[Page-level text extractions]
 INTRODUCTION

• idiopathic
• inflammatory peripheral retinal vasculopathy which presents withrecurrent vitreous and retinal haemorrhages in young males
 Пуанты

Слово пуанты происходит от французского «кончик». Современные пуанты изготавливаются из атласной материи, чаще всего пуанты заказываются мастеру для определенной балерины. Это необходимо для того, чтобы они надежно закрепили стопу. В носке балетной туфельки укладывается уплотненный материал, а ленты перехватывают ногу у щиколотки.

...

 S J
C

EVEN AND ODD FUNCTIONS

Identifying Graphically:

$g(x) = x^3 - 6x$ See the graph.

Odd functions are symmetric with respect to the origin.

[The problem] Take exactly the lines from the one containing "EVEN AND ODD FUNCTIONS" through the one containing "Odd functions are" in the data above, and output them with nothing added.

[Answer for the task]
EVEN AND ODD FUNCTIONS

Identifying Graphically:

$g(x) = x^3 - 6x$ See the graph.

Odd functions are symmetric with respect to the origin.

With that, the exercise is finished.